保土ヶ谷の宿

 考えてみると、保土ヶ谷の宿で給仕に出た女中が、頻《しき》りに手指を掻いていたのを思い出した。あの女中から伝染《うつ》されたのだと思ったが、どうすることもできなかった。彼は、大事を決行する前に、たとい些細《ささい》な病《やまい》にしろ、こうした病に罹《かか》ったのを悔んだ。彼は、黒船に乗るまでには、少しでも治療しておきたいと思った。彼は、下田から一里ばかりの蓮台寺《れんだいじ》村にある湯が、瘡毒《そうどく》や疥癬《しつ》にいいということをきいたので、すぐその日、蓮台寺村に移って入湯した。 翌二十一日の午後、ペリーの搭乗している旗艦《きかん》ポウワタン船《ふね》は、他の三隻を率いて、入港した。 二十二日から二十六日まで、寅二郎と重輔とは、日に夜を次いで、黒船に乗り込むことを計った。二十四日の朝、二人は下田の郊外を歩いている夷人《いじん》を追いかけて、予《かね》て認《したた》めていた投夷書《とういしょ》を渡した。蓮台寺村の湯の宿へは、下田へ行って泊るといいながら、二人は毎夜海岸へ出て黒船の様子を窺《うかが》った。そして疲れると、そのまま海岸で露宿した。 二十五日夜には、下田の村を流れている川に繋いであった舟を盗み、川口の番船の目を忍んで海へ出た。

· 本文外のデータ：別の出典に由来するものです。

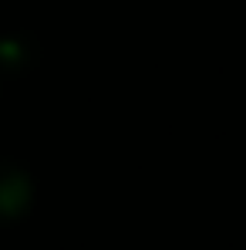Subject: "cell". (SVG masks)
<instances>
[{
    "label": "cell",
    "mask_w": 246,
    "mask_h": 250,
    "mask_svg": "<svg viewBox=\"0 0 246 250\" xmlns=\"http://www.w3.org/2000/svg\"><path fill=\"white\" fill-rule=\"evenodd\" d=\"M31 203V183L20 169L0 163V223L17 220Z\"/></svg>",
    "instance_id": "cell-1"
}]
</instances>
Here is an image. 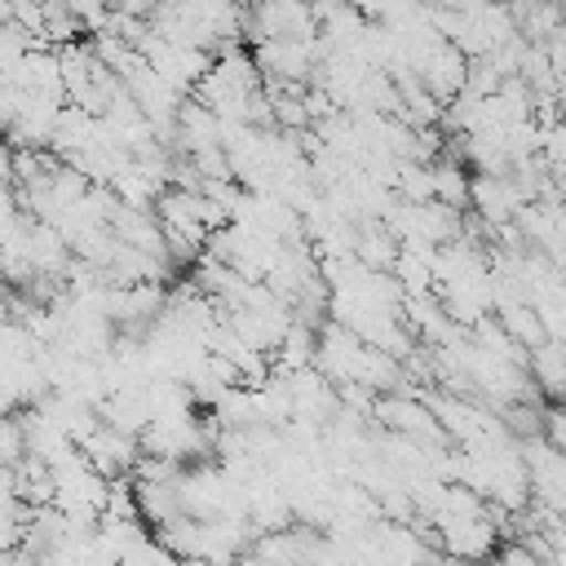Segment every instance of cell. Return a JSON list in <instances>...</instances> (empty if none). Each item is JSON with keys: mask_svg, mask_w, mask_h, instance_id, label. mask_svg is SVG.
Wrapping results in <instances>:
<instances>
[{"mask_svg": "<svg viewBox=\"0 0 566 566\" xmlns=\"http://www.w3.org/2000/svg\"><path fill=\"white\" fill-rule=\"evenodd\" d=\"M27 455V433H22V420L0 411V469H13L18 460Z\"/></svg>", "mask_w": 566, "mask_h": 566, "instance_id": "obj_1", "label": "cell"}]
</instances>
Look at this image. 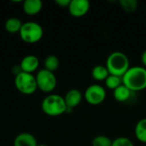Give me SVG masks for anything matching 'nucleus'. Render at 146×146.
I'll use <instances>...</instances> for the list:
<instances>
[{
    "label": "nucleus",
    "instance_id": "nucleus-8",
    "mask_svg": "<svg viewBox=\"0 0 146 146\" xmlns=\"http://www.w3.org/2000/svg\"><path fill=\"white\" fill-rule=\"evenodd\" d=\"M90 5V2L88 0H71L68 9L72 16L82 17L89 11Z\"/></svg>",
    "mask_w": 146,
    "mask_h": 146
},
{
    "label": "nucleus",
    "instance_id": "nucleus-19",
    "mask_svg": "<svg viewBox=\"0 0 146 146\" xmlns=\"http://www.w3.org/2000/svg\"><path fill=\"white\" fill-rule=\"evenodd\" d=\"M120 4L122 9L127 13H133L137 9L138 1L137 0H120Z\"/></svg>",
    "mask_w": 146,
    "mask_h": 146
},
{
    "label": "nucleus",
    "instance_id": "nucleus-22",
    "mask_svg": "<svg viewBox=\"0 0 146 146\" xmlns=\"http://www.w3.org/2000/svg\"><path fill=\"white\" fill-rule=\"evenodd\" d=\"M70 1L71 0H56L55 3L59 5L60 7H68L69 3H70Z\"/></svg>",
    "mask_w": 146,
    "mask_h": 146
},
{
    "label": "nucleus",
    "instance_id": "nucleus-3",
    "mask_svg": "<svg viewBox=\"0 0 146 146\" xmlns=\"http://www.w3.org/2000/svg\"><path fill=\"white\" fill-rule=\"evenodd\" d=\"M43 112L49 116H59L66 113L67 105L64 98L58 94H50L41 103Z\"/></svg>",
    "mask_w": 146,
    "mask_h": 146
},
{
    "label": "nucleus",
    "instance_id": "nucleus-18",
    "mask_svg": "<svg viewBox=\"0 0 146 146\" xmlns=\"http://www.w3.org/2000/svg\"><path fill=\"white\" fill-rule=\"evenodd\" d=\"M106 87L110 90H115L118 86L122 85V78L118 77L115 75H111L110 74L108 78L104 80Z\"/></svg>",
    "mask_w": 146,
    "mask_h": 146
},
{
    "label": "nucleus",
    "instance_id": "nucleus-21",
    "mask_svg": "<svg viewBox=\"0 0 146 146\" xmlns=\"http://www.w3.org/2000/svg\"><path fill=\"white\" fill-rule=\"evenodd\" d=\"M112 146H135L133 143L126 137H119L112 141Z\"/></svg>",
    "mask_w": 146,
    "mask_h": 146
},
{
    "label": "nucleus",
    "instance_id": "nucleus-14",
    "mask_svg": "<svg viewBox=\"0 0 146 146\" xmlns=\"http://www.w3.org/2000/svg\"><path fill=\"white\" fill-rule=\"evenodd\" d=\"M134 133L139 142L146 144V118H142L137 122Z\"/></svg>",
    "mask_w": 146,
    "mask_h": 146
},
{
    "label": "nucleus",
    "instance_id": "nucleus-17",
    "mask_svg": "<svg viewBox=\"0 0 146 146\" xmlns=\"http://www.w3.org/2000/svg\"><path fill=\"white\" fill-rule=\"evenodd\" d=\"M60 65V62L57 56H56L55 55H50L48 56L44 62V69L50 71L52 73H54L56 70H57V68H59Z\"/></svg>",
    "mask_w": 146,
    "mask_h": 146
},
{
    "label": "nucleus",
    "instance_id": "nucleus-24",
    "mask_svg": "<svg viewBox=\"0 0 146 146\" xmlns=\"http://www.w3.org/2000/svg\"><path fill=\"white\" fill-rule=\"evenodd\" d=\"M38 146H48L47 145H45V144H40V145H38Z\"/></svg>",
    "mask_w": 146,
    "mask_h": 146
},
{
    "label": "nucleus",
    "instance_id": "nucleus-4",
    "mask_svg": "<svg viewBox=\"0 0 146 146\" xmlns=\"http://www.w3.org/2000/svg\"><path fill=\"white\" fill-rule=\"evenodd\" d=\"M21 38L27 44H35L41 40L44 35L42 27L34 21H27L22 24L19 32Z\"/></svg>",
    "mask_w": 146,
    "mask_h": 146
},
{
    "label": "nucleus",
    "instance_id": "nucleus-23",
    "mask_svg": "<svg viewBox=\"0 0 146 146\" xmlns=\"http://www.w3.org/2000/svg\"><path fill=\"white\" fill-rule=\"evenodd\" d=\"M141 61H142V63L144 64L145 68H146V50L141 55Z\"/></svg>",
    "mask_w": 146,
    "mask_h": 146
},
{
    "label": "nucleus",
    "instance_id": "nucleus-20",
    "mask_svg": "<svg viewBox=\"0 0 146 146\" xmlns=\"http://www.w3.org/2000/svg\"><path fill=\"white\" fill-rule=\"evenodd\" d=\"M92 146H112V140L105 135L96 136L92 143Z\"/></svg>",
    "mask_w": 146,
    "mask_h": 146
},
{
    "label": "nucleus",
    "instance_id": "nucleus-13",
    "mask_svg": "<svg viewBox=\"0 0 146 146\" xmlns=\"http://www.w3.org/2000/svg\"><path fill=\"white\" fill-rule=\"evenodd\" d=\"M132 92L127 86H125L123 84L118 86L115 90L113 91L114 98L119 103H125L129 100L131 98Z\"/></svg>",
    "mask_w": 146,
    "mask_h": 146
},
{
    "label": "nucleus",
    "instance_id": "nucleus-9",
    "mask_svg": "<svg viewBox=\"0 0 146 146\" xmlns=\"http://www.w3.org/2000/svg\"><path fill=\"white\" fill-rule=\"evenodd\" d=\"M38 66H39L38 58L34 55H27L21 59L19 68L21 72L33 74L38 68Z\"/></svg>",
    "mask_w": 146,
    "mask_h": 146
},
{
    "label": "nucleus",
    "instance_id": "nucleus-12",
    "mask_svg": "<svg viewBox=\"0 0 146 146\" xmlns=\"http://www.w3.org/2000/svg\"><path fill=\"white\" fill-rule=\"evenodd\" d=\"M22 8L24 13L27 15H35L41 11L43 3L41 0H26L23 2Z\"/></svg>",
    "mask_w": 146,
    "mask_h": 146
},
{
    "label": "nucleus",
    "instance_id": "nucleus-11",
    "mask_svg": "<svg viewBox=\"0 0 146 146\" xmlns=\"http://www.w3.org/2000/svg\"><path fill=\"white\" fill-rule=\"evenodd\" d=\"M14 146H38V142L34 135L29 133H21L15 137Z\"/></svg>",
    "mask_w": 146,
    "mask_h": 146
},
{
    "label": "nucleus",
    "instance_id": "nucleus-2",
    "mask_svg": "<svg viewBox=\"0 0 146 146\" xmlns=\"http://www.w3.org/2000/svg\"><path fill=\"white\" fill-rule=\"evenodd\" d=\"M106 68L111 75L121 77L130 68L127 56L121 51H115L109 55L106 61Z\"/></svg>",
    "mask_w": 146,
    "mask_h": 146
},
{
    "label": "nucleus",
    "instance_id": "nucleus-6",
    "mask_svg": "<svg viewBox=\"0 0 146 146\" xmlns=\"http://www.w3.org/2000/svg\"><path fill=\"white\" fill-rule=\"evenodd\" d=\"M36 82H37V86L38 89L40 91L49 93L54 91V89L56 86V78L54 74V73L48 71L44 68L40 69L36 76Z\"/></svg>",
    "mask_w": 146,
    "mask_h": 146
},
{
    "label": "nucleus",
    "instance_id": "nucleus-1",
    "mask_svg": "<svg viewBox=\"0 0 146 146\" xmlns=\"http://www.w3.org/2000/svg\"><path fill=\"white\" fill-rule=\"evenodd\" d=\"M122 84L131 92H140L146 89V68L145 67H130L122 76Z\"/></svg>",
    "mask_w": 146,
    "mask_h": 146
},
{
    "label": "nucleus",
    "instance_id": "nucleus-15",
    "mask_svg": "<svg viewBox=\"0 0 146 146\" xmlns=\"http://www.w3.org/2000/svg\"><path fill=\"white\" fill-rule=\"evenodd\" d=\"M22 22L19 18L16 17H11L9 18L4 25V27L6 29L7 32L10 33H19L21 27H22Z\"/></svg>",
    "mask_w": 146,
    "mask_h": 146
},
{
    "label": "nucleus",
    "instance_id": "nucleus-16",
    "mask_svg": "<svg viewBox=\"0 0 146 146\" xmlns=\"http://www.w3.org/2000/svg\"><path fill=\"white\" fill-rule=\"evenodd\" d=\"M109 75H110V73L106 66H104V65H97L92 70V76L93 77L94 80L98 81L105 80Z\"/></svg>",
    "mask_w": 146,
    "mask_h": 146
},
{
    "label": "nucleus",
    "instance_id": "nucleus-7",
    "mask_svg": "<svg viewBox=\"0 0 146 146\" xmlns=\"http://www.w3.org/2000/svg\"><path fill=\"white\" fill-rule=\"evenodd\" d=\"M105 98V88L99 84H92L89 86L85 92V99L91 105L101 104Z\"/></svg>",
    "mask_w": 146,
    "mask_h": 146
},
{
    "label": "nucleus",
    "instance_id": "nucleus-5",
    "mask_svg": "<svg viewBox=\"0 0 146 146\" xmlns=\"http://www.w3.org/2000/svg\"><path fill=\"white\" fill-rule=\"evenodd\" d=\"M15 86L21 93L25 95H31L38 89L35 76L33 74L21 71L15 74Z\"/></svg>",
    "mask_w": 146,
    "mask_h": 146
},
{
    "label": "nucleus",
    "instance_id": "nucleus-10",
    "mask_svg": "<svg viewBox=\"0 0 146 146\" xmlns=\"http://www.w3.org/2000/svg\"><path fill=\"white\" fill-rule=\"evenodd\" d=\"M82 98H83V95L80 92V91H79L78 89L69 90L64 97V100L67 107L71 109L77 107L81 103Z\"/></svg>",
    "mask_w": 146,
    "mask_h": 146
}]
</instances>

が、その夜は波が荒く、重輔の未熟な腕では、舟が同じ所をぐるぐる回転するだけで、いつまで経っても、沖へは出られなかった。綿のように疲れて、柿崎の浜へ引っ返すほかはなかった。二人は浜辺の弁天堂で、夜が明くるをも知らずに熟睡した。 その間も、寅二郎の疥癬《しつ》は、少しも癒《い》えないばかりでなく、どれもこれも、無気味に白く膿《う》んでしまった。彼は、大事の前の些事《さじ》としてなるべく気にすまいと思ったが、身体中に漲《みなぎ》る感覚的不快さをどうともすることができなかった。 二十七日の夕方、柿崎の浜辺へ出てみると、意外にも、ミシシッピー船《ふね》が、海岸から二町とない沖合に停泊しているのを見た。それから、半町も隔てずに、旗艦のポウワタン船が錨《いかり》を下ろしている。二、三日前から、港内を測量した結果、停泊の位置を変えたらしかった。寅二郎と重輔とは、小躍りして欣《よろこ》んだ。その上、弁天堂のすぐ真下の渚《なぎさ》に、二隻の漁舟が繋ぎ捨ててある。ちょうどその舟を盗めといわぬばかりに。